■ **BLOCO DE TEXTO**:
★ ★ ★ ★

RIO e SÃO PAULO – Eduardo, Cristiellen, Lucas, Tamela, Bárbara e Gabriel fazem parte de uma geração de jovens que chega ao mercado de trabalho na maior crise econômica do país em um século. Cinco milhões de brasileiros, de 14 a 24 anos, estão em busca de emprego, segundo os dados mais recentes do IBGE. Eles representam 42% do total de desempregados do país. O GLOBO acompanhou esses seis jovens por seis meses. Eles mostram que o sucesso ou a frustração na saga por uma primeira oportunidade não é explicada apenas pela conjuntura econômica. Os obstáculos vão desde o nível de instrução e a área que abraçaram até a personalidade, moldada pelo ambiente em que cresceram. Passam ainda por barreiras impostas pelos empregadores, como um visual fora do padrão e a distância entre casa e trabalho.
É consenso entre especialistas que, quanto maior a escolaridade, maior a chance de conseguir emprego e ganhar mais. No entanto, para o jovem, ter passado pelos bancos escolares ou ter um diploma não é garantia de ingresso no mercado de trabalho, um dos ritos de passagem para a vida adulta. Pesa sobre eles a falta de experiência. Esse é um dos fatores que os torna o grupo mais penalizado na crise. Eles não apenas têm as maiores taxas de desemprego — um em cada quatro jovens de 18 a 24 anos está sem trabalho — como foram os que mais perderam renda.
Queda maior na renda dos mais jovens
Levantamento feito pelo economista Marcelo Neri, diretor da FGV Social e ex-presidente do Ipea, mostra que, no segundo trimestre deste ano, a renda média real dos jovens de 15 a 19 anos havia caído 13,6%, mais que o dobro da média geral (5,6%), em comparação com igual período do ano passado. Para os de 20 a 24 anos, a renda encolheu 9,2%. Na faixa etária de 25 a 29 anos, a queda foi de 7,8%.

★ ★ ★ ★

■ **LINHAS EXIBIDAS**:

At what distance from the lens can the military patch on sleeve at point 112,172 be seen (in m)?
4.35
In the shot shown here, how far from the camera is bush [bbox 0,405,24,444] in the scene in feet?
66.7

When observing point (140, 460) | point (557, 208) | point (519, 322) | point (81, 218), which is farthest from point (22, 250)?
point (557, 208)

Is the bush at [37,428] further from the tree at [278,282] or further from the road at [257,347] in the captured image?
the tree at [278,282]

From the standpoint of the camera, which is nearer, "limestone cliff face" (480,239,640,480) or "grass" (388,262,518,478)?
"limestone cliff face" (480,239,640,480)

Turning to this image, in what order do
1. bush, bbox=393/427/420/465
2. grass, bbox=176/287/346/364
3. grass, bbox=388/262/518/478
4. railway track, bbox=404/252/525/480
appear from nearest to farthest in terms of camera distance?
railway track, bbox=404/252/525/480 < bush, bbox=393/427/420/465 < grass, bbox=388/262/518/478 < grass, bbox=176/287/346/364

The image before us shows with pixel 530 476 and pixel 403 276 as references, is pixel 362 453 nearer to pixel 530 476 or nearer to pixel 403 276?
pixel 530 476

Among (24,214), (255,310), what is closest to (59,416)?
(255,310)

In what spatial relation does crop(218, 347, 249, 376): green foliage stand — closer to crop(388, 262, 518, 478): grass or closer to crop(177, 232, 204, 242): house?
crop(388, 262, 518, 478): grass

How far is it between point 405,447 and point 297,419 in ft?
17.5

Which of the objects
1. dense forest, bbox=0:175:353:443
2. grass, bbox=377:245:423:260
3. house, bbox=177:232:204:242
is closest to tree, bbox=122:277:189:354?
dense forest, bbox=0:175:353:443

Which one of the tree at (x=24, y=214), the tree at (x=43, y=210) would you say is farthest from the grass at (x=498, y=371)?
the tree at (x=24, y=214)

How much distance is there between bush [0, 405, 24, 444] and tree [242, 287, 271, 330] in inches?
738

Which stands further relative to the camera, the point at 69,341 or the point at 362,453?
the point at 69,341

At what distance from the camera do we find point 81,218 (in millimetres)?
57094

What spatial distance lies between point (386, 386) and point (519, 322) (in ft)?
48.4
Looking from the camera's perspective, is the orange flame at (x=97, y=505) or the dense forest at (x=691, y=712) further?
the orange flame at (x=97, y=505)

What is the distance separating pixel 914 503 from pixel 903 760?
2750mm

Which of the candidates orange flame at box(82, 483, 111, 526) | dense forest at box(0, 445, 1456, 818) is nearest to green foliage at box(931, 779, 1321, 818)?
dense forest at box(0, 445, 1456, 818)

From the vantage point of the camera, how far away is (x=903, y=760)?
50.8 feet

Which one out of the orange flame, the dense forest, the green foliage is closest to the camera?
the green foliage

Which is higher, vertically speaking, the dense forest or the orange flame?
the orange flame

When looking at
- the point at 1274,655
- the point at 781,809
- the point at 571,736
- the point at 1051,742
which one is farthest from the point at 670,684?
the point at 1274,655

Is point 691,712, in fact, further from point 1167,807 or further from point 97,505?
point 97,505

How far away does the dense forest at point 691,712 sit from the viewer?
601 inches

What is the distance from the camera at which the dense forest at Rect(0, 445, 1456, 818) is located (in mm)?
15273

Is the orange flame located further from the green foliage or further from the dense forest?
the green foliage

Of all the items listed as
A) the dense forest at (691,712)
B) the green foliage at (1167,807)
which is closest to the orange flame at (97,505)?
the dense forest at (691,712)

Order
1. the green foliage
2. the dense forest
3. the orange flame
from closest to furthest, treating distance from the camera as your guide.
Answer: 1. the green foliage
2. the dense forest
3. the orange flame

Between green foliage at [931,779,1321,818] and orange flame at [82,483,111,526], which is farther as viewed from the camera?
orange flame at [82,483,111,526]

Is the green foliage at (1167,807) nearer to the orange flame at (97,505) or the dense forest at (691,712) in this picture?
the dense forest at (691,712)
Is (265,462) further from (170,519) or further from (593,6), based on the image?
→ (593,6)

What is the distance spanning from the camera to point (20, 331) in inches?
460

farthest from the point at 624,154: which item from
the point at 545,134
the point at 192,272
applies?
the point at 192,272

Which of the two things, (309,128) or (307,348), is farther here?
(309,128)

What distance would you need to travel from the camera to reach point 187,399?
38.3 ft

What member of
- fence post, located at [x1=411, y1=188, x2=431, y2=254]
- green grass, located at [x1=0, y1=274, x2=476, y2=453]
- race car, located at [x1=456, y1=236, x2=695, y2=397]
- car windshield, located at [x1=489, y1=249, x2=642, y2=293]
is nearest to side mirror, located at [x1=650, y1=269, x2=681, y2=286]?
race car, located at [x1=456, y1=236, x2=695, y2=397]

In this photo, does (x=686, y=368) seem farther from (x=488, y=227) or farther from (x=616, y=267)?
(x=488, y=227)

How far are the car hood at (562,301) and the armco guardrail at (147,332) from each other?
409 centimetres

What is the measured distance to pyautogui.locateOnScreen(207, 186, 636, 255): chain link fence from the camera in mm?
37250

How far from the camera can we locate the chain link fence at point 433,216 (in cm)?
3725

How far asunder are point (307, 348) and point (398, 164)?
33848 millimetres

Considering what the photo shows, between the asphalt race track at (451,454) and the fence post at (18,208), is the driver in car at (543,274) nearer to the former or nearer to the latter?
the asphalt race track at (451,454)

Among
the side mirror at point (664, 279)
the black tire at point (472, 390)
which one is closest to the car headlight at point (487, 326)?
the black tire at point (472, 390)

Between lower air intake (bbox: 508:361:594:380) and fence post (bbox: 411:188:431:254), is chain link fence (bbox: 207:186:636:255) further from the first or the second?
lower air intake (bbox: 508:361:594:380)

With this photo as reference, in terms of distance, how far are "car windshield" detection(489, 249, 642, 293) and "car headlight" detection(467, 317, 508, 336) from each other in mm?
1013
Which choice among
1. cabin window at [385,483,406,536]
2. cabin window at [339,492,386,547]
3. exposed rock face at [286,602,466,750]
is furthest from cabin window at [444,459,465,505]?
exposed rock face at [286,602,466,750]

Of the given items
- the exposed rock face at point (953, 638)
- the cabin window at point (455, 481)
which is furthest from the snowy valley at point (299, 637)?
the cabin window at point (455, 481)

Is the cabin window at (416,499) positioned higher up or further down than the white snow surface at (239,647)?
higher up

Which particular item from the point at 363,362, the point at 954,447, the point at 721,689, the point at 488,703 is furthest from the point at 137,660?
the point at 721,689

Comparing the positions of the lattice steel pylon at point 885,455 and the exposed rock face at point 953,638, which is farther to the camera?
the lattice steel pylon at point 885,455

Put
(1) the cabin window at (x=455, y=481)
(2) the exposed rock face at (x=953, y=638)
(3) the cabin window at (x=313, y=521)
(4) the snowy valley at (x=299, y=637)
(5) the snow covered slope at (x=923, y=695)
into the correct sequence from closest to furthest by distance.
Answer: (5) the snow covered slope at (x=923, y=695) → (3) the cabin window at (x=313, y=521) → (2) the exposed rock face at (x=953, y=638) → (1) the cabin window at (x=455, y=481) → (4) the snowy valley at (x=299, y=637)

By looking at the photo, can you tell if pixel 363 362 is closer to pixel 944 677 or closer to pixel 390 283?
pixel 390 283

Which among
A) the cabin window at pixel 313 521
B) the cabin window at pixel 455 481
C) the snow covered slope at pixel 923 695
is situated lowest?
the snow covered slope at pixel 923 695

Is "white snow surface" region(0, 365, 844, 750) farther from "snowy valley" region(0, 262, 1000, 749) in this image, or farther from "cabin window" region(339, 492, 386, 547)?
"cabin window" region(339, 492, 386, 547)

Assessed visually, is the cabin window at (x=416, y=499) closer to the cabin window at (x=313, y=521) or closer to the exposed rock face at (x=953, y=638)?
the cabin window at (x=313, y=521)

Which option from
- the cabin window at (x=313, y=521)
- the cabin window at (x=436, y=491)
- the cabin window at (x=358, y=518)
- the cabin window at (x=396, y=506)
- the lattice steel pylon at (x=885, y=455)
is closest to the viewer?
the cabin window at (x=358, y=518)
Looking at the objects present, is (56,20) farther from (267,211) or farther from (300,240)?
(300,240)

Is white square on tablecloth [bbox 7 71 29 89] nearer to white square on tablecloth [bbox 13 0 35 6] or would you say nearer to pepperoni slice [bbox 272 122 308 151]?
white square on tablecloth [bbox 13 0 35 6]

★ ★ ★ ★

■ **O EXERCÍCIO**: Reproduza na íntegra, sem nenhuma alteração, o texto sobre o desemprego juvenil. As linhas apresentadas não guardam qualquer relação com o texto sobre o desemprego juvenil.

■ **RESULTADO DO EXERCÍCIO**:
RIO e SÃO PAULO – Eduardo, Cristiellen, Lucas, Tamela, Bárbara e Gabriel fazem parte de uma geração de jovens que chega ao mercado de trabalho na maior crise econômica do país em um século. Cinco milhões de brasileiros, de 14 a 24 anos, estão em busca de emprego, segundo os dados mais recentes do IBGE. Eles representam 42% do total de desempregados do país. O GLOBO acompanhou esses seis jovens por seis meses. Eles mostram que o sucesso ou a frustração na saga por uma primeira oportunidade não é explicada apenas pela conjuntura econômica. Os obstáculos vão desde o nível de instrução e a área que abraçaram até a personalidade, moldada pelo ambiente em que cresceram. Passam ainda por barreiras impostas pelos empregadores, como um visual fora do padrão e a distância entre casa e trabalho.
É consenso entre especialistas que, quanto maior a escolaridade, maior a chance de conseguir emprego e ganhar mais. No entanto, para o jovem, ter passado pelos bancos escolares ou ter um diploma não é garantia de ingresso no mercado de trabalho, um dos ritos de passagem para a vida adulta. Pesa sobre eles a falta de experiência. Esse é um dos fatores que os torna o grupo mais penalizado na crise. Eles não apenas têm as maiores taxas de desemprego — um em cada quatro jovens de 18 a 24 anos está sem trabalho — como foram os que mais perderam renda.
Queda maior na renda dos mais jovens
Levantamento feito pelo economista Marcelo Neri, diretor da FGV Social e ex-presidente do Ipea, mostra que, no segundo trimestre deste ano, a renda média real dos jovens de 15 a 19 anos havia caído 13,6%, mais que o dobro da média geral (5,6%), em comparação com igual período do ano passado. Para os de 20 a 24 anos, a renda encolheu 9,2%. Na faixa etária de 25 a 29 anos, a queda foi de 7,8%.